* Passage shown *
=== Section Start ===

Saturday, July 14, 2012

Ozcroft: Pilot Episode


Stardate: 2012.07.14
GM: Rusty

The Crew:
Baron Ozwald Haff (Greg): Captain, Navigator
Dr. Melinda Warren (Star): Medical Officer
Dreya D'Nalor (Chere): Pilot
Lord Kendrick Meadowcroft (Ted): Purser
M.C. "Jester" Slate (Cliff): Pilot
Malta Klonk (Matt): Engineer, Steward

Left to Right: Melinda, Ozwald, Jester, Princess, Dreya, Kendrick, Malta


The Session:
Today's game was basically "Adventures In Bookkeeping".  We met up at a bar in the Regina sector (yes, centuries in the future and the party still meets at the tavern), where cousins Ozwald and Kendrick hired on a crew for the cargo vessel "The Unchaste Harlot".  We spent a good deal of the session sorting who is responsible for what duties, which starting vehicles we would keep, and what sort of jobs we were going to take on.  The name of our company is Ozcroft (a combination of Ozwald and Meadowcroft).

While Kendrick looked for some cargo jobs, Dreya and Jester went attempted to visit Dreya's uncle.  Her uncle stood her up, apologizing in a message that explaining that he had to babysit some researchers.  Since he had paid for their meal in advance, Dreya and Jester sat down to enjoy the food.  There was a loud group at another table, annoying some of the patrons with their noise.  Jester exchanged insults with some of them, which escalated things until there was a full-scale bar brawl.  After the fight, some of the other scouts congratulated Jester, and he joined them for a drink.  One of them gave Jester a lead on some potential work.

Between Kendrick and Jester we ended up with two jobs.  In addition to general cargo shipping, we have taken on a data collection mission.  We are to visit as many worlds as we can, and scan them for all sorts of data, seek out new life and new civilizations, boldly going - wait, wrong show.  Once we had all the cargo loaded and destinations plotted, we jumped to the Hefry system.  There we scanned the planet, sold our cargo for a tidy profit, and gathered data from the locals.  At one point Malta was arrested for putting her foot in her mouth (figuratively), and Melinda bailed her out.

Next session we plan to jump to the Forboldn system.

"The Unchaste Harlot"

=== Section End ===

* Records provided *
=== Section Start ===

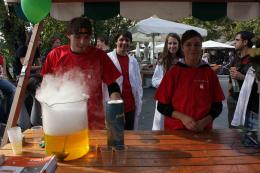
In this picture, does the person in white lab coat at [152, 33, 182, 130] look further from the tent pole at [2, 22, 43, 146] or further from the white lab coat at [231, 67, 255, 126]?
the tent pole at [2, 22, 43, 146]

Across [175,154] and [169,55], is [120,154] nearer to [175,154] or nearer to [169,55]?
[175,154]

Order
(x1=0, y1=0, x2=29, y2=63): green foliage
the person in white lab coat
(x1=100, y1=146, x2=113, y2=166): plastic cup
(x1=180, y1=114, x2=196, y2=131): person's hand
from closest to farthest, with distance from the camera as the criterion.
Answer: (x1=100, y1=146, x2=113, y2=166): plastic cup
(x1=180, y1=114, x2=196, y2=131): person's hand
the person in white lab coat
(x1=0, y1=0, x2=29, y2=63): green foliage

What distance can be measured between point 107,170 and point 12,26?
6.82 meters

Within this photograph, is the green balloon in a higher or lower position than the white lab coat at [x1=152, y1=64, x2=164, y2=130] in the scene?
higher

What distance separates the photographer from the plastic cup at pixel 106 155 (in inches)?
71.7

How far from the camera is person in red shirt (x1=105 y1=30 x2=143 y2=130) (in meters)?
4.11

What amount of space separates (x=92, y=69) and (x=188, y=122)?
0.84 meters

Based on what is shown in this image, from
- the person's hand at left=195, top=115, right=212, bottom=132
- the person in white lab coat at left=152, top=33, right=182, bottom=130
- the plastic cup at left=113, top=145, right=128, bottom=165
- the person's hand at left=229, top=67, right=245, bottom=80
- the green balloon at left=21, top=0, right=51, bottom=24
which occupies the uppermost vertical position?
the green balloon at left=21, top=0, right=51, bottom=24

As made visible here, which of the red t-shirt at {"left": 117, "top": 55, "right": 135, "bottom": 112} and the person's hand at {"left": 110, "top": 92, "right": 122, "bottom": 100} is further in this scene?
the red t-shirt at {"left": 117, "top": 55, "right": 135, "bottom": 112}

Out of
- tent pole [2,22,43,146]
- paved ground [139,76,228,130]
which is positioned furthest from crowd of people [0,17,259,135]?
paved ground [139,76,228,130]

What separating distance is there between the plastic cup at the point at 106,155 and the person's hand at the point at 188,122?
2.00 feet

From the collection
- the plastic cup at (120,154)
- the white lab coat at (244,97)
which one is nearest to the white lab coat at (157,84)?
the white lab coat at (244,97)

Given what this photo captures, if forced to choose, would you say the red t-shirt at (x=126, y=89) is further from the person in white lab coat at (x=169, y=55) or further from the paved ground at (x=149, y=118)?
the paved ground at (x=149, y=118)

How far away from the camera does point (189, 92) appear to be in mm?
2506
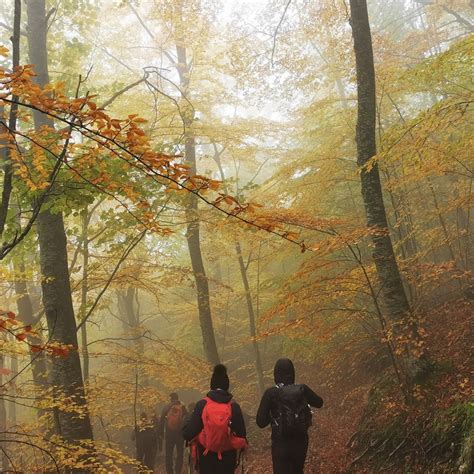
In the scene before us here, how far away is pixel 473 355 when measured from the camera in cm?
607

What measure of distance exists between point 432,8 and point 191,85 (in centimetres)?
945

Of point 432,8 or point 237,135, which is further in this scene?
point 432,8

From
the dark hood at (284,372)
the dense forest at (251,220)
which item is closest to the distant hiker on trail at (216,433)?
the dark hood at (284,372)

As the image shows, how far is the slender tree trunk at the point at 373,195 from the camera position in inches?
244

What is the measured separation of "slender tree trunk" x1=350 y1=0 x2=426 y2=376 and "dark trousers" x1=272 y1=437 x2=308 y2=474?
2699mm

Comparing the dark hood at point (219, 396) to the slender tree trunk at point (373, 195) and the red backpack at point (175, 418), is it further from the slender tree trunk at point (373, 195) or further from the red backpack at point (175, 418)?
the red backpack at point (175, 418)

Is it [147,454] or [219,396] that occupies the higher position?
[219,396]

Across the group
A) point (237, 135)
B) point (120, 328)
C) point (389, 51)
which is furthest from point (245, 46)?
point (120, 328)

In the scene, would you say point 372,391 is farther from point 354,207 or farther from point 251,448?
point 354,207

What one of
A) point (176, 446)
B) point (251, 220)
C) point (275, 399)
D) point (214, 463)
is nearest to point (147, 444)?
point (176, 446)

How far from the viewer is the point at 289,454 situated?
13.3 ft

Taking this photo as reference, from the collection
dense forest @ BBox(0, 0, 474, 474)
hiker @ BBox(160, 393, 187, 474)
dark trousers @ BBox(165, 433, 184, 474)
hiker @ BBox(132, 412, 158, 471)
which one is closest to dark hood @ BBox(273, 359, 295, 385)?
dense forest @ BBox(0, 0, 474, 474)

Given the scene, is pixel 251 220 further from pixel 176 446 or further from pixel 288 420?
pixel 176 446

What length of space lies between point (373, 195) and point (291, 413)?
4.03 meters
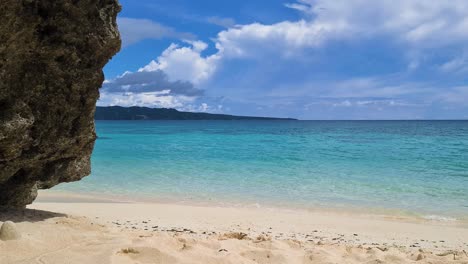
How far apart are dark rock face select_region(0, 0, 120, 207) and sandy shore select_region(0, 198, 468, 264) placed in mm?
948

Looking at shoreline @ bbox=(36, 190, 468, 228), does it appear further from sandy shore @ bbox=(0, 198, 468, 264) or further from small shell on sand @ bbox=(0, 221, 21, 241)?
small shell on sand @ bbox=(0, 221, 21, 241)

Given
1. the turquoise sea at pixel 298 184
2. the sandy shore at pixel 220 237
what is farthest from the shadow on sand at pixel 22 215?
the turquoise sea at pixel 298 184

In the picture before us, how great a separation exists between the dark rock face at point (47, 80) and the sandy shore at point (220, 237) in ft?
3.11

=== Section End ===
=== Section Start ===

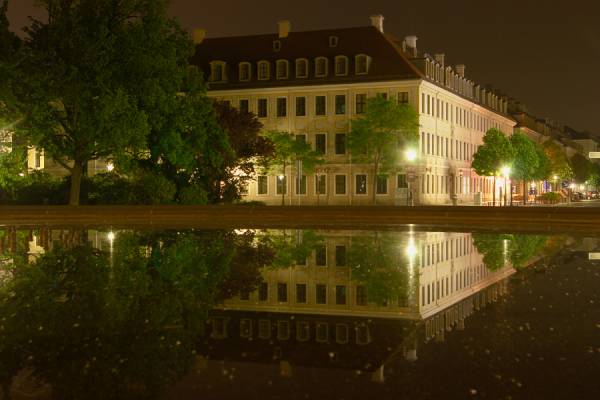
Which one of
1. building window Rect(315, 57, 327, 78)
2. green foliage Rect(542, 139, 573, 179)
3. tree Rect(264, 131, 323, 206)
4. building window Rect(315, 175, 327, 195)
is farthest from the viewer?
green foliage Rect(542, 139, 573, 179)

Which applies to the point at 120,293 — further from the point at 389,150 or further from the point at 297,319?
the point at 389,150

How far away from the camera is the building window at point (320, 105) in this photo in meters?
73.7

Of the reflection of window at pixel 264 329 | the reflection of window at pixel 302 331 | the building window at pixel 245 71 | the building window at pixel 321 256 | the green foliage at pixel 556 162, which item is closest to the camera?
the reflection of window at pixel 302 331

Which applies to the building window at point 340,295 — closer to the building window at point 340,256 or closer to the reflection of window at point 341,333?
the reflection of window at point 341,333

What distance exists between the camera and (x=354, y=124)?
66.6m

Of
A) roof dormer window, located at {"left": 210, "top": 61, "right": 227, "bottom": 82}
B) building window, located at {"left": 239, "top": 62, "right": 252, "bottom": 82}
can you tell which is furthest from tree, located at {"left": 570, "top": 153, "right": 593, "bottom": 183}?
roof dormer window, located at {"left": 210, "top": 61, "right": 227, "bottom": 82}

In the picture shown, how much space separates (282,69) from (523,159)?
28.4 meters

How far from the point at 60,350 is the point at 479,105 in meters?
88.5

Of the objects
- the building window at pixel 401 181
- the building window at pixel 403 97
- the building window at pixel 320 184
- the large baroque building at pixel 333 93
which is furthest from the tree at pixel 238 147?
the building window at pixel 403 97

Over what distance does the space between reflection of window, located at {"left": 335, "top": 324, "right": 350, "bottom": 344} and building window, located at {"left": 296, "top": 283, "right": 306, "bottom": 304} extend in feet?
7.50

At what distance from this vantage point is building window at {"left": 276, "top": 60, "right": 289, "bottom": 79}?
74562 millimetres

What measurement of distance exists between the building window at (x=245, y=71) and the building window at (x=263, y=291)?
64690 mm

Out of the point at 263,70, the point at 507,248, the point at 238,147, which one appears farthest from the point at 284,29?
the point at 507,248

=== Section End ===

* What to do *
a. In the session log, why did Dreya and Jester stay and eat after her uncle stood her up? Please answer in one to three sentences.
b. Return the part of the session log starting with "While Kendrick looked" and going on through "some potential work.", copied word for word.

* Answers to the problems *
a. Her uncle had paid for their meal in advance, so they sat down to enjoy the food.

b.
While Kendrick looked for some cargo jobs, Dreya and Jester went attempted to visit Dreya's uncle.  Her uncle stood her up, apologizing in a message that explaining that he had to babysit some researchers.  Since he had paid for their meal in advance, Dreya and Jester sat down to enjoy the food.  There was a loud group at another table, annoying some of the patrons with their noise.  Jester exchanged insults with some of them, which escalated things until there was a full-scale bar brawl.  After the fight, some of the other scouts congratulated Jester, and he joined them for a drink.  One of them gave Jester a lead on some potential work.